An Unexamined Life is Not Worth Living. Socrates
When it comes to taking quotes at face value one must exercise extreme caution. Socrates examined the living daylights out of everything. I think he must have over-examined the lives of his peers as well, because he really pissed them off. He ended up having to end his own life by drinking hemlock.
I have been going through a protracted phase of obsessive self-examination brought on by a recent bipolar diagnosis. I was falling into the trap of questioning my every thought and decision through this new kaleidoscope. It reached a magnificent crescendo of silliness yesterday. I spent several hours yesterday morning in a state of extreme annoyance at … my pajama sleeves.
You may think “Girl, you have waaay much time on your hands.” I personally do not subscribe to the theory of too much time on one’s hands. I learn from everything I do or feel whether or not it is of any value to anyone else. I’m the one that has to live in this brain and this body so I’m going to do it my way, thank you very much!
Anyway, the pajama sleeves were driving me crazy. One sleeve insisted on poking out 4 inches below the sleeve of my robe. The other sleeve remained where it belonged, just peeking out a bit.
I began to descend into frenzy of questions. Why are my sleeves crooked? Am I turning into the hunch back of Notre Dame? Am I suffering from some sort of extended muscle spasm that is causing one shoulder to be higher than the other? Has one of my arms decided to grow longer than the other one? Finally I went to the bathroom, looked me in the face in the mirror, mentally slapped myself and yelled “pull yourself together, Man!”
It worked and I recalled the lovely principle of Occam’s Razor.
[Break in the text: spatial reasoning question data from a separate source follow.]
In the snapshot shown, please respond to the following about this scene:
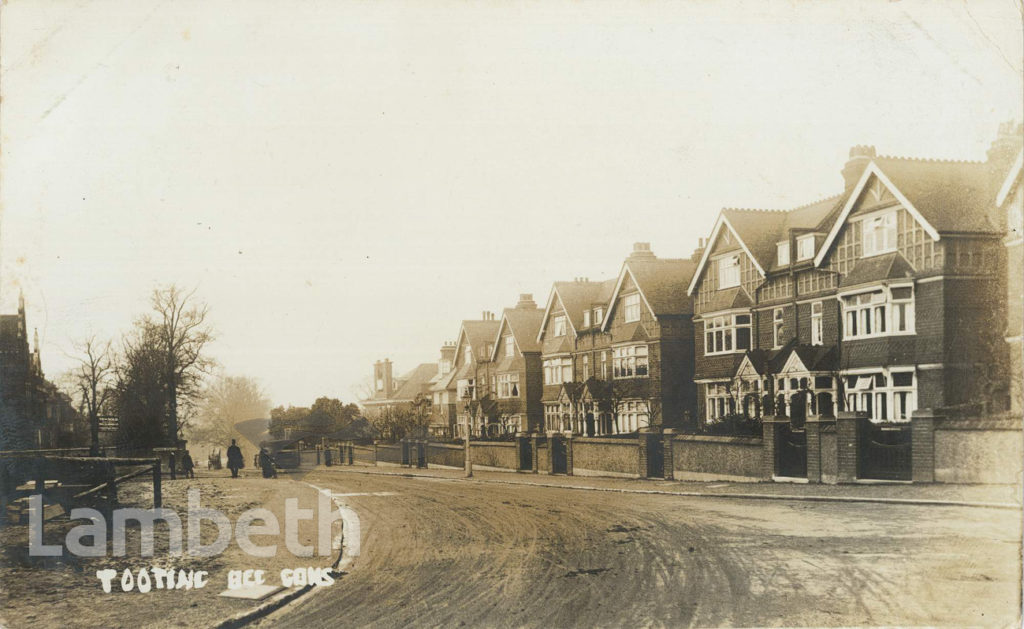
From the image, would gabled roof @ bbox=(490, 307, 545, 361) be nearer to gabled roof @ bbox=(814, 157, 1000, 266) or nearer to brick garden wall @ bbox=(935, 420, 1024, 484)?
gabled roof @ bbox=(814, 157, 1000, 266)

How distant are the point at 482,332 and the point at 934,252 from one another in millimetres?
6407

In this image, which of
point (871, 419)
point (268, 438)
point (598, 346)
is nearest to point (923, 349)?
point (871, 419)

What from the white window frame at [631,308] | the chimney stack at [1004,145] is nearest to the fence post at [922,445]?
the chimney stack at [1004,145]

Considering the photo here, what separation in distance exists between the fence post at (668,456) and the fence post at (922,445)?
18.3ft

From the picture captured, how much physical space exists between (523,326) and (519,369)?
5.10 ft

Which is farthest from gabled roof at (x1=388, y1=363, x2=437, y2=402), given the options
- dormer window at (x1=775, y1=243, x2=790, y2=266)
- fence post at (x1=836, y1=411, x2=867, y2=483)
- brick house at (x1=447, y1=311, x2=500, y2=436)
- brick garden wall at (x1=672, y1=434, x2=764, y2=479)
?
brick garden wall at (x1=672, y1=434, x2=764, y2=479)

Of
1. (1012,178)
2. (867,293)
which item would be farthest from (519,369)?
(1012,178)

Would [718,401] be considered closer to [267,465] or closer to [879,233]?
[879,233]

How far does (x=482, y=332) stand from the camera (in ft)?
38.0

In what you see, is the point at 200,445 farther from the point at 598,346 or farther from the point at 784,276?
the point at 784,276

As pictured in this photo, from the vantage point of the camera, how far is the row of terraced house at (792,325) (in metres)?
8.98

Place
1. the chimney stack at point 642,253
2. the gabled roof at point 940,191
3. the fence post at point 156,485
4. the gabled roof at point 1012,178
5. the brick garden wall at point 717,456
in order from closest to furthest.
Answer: the gabled roof at point 1012,178, the gabled roof at point 940,191, the fence post at point 156,485, the chimney stack at point 642,253, the brick garden wall at point 717,456

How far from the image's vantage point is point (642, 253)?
421 inches

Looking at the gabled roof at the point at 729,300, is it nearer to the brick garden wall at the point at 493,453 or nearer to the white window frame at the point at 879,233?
the white window frame at the point at 879,233
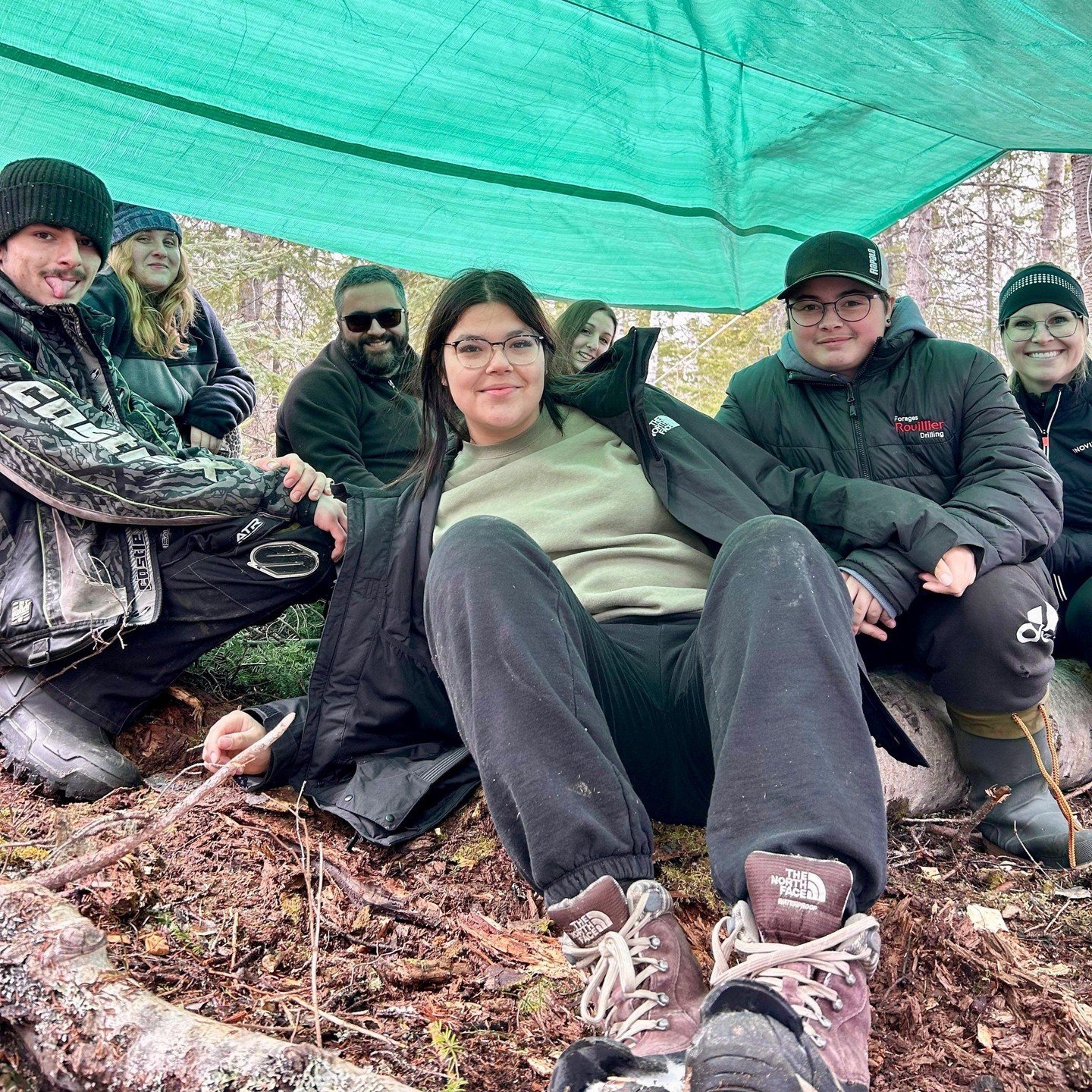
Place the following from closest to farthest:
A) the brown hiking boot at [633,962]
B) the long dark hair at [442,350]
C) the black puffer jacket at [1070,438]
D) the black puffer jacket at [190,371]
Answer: the brown hiking boot at [633,962]
the long dark hair at [442,350]
the black puffer jacket at [1070,438]
the black puffer jacket at [190,371]

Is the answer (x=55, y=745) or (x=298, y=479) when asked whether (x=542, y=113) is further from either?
(x=55, y=745)

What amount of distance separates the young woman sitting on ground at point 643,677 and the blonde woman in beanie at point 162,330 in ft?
5.79

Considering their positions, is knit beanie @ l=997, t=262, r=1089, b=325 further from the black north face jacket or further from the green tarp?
the black north face jacket

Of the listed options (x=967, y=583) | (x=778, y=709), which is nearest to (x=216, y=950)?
(x=778, y=709)

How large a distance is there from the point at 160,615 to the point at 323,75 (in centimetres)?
196

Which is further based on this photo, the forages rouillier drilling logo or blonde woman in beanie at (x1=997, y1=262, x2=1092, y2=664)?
blonde woman in beanie at (x1=997, y1=262, x2=1092, y2=664)

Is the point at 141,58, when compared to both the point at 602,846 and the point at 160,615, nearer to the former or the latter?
the point at 160,615

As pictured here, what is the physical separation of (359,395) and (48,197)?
1.74 metres

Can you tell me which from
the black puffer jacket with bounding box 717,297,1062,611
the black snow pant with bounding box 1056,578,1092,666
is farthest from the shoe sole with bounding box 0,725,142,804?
the black snow pant with bounding box 1056,578,1092,666

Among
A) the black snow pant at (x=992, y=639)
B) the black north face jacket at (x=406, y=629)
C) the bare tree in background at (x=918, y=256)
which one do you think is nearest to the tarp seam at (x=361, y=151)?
the black north face jacket at (x=406, y=629)

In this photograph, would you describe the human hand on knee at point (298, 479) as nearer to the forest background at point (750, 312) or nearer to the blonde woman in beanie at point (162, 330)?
the blonde woman in beanie at point (162, 330)

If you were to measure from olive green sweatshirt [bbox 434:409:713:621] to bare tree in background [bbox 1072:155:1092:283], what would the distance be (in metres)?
6.96

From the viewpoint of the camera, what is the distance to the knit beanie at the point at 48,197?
2939 millimetres

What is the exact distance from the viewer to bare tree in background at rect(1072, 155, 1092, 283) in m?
7.88
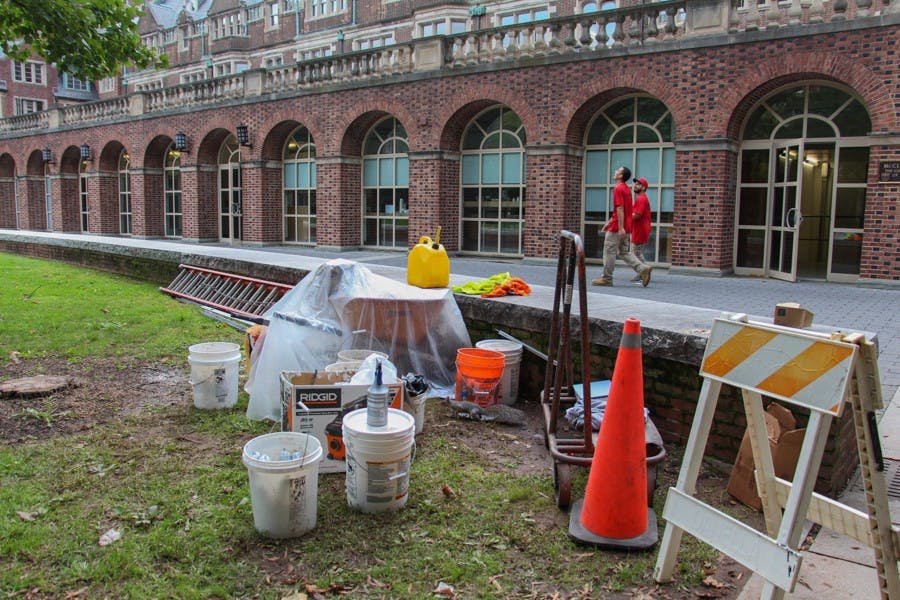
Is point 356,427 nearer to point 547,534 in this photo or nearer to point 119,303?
point 547,534

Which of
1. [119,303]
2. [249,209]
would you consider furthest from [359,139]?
[119,303]

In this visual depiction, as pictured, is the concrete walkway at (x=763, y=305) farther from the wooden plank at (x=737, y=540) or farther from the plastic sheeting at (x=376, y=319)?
the plastic sheeting at (x=376, y=319)

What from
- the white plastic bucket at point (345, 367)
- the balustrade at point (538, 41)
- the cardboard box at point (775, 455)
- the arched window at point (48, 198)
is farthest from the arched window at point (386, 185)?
the arched window at point (48, 198)

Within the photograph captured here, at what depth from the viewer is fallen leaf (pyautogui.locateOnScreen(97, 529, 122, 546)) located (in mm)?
3389

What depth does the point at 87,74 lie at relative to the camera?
950cm

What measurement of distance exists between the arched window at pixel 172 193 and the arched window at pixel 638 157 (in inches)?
689

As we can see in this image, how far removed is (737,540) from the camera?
2.76m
It means, in layman’s terms; when faced with multiple hypotheses, the simplest solution tends to be the right one. There is nothing wrong with me, it’s the pajamas. Sure enough I took off the top and compared the sleeves to each other. One sleeve is longer than the other. Well duh!
At this point you may also be thinking “this woman needs to get help, and then a life, in that order.” But I am getting help, and I do have a life! My life may be on the far end of the bell curve called “normal.” I don’t care. I’m living it and learning to cope with these mental gyrations in my own way. If it means I have to address myself in the mirror to talk myself down from whatever mental ledge I crawled out on, that’s OK.
I don’t even have to believe that “tomorrow is another day” and then wait for it. I can start a new day right now. Let it slide, don’t take myself too seriously, laugh it off and get on with living.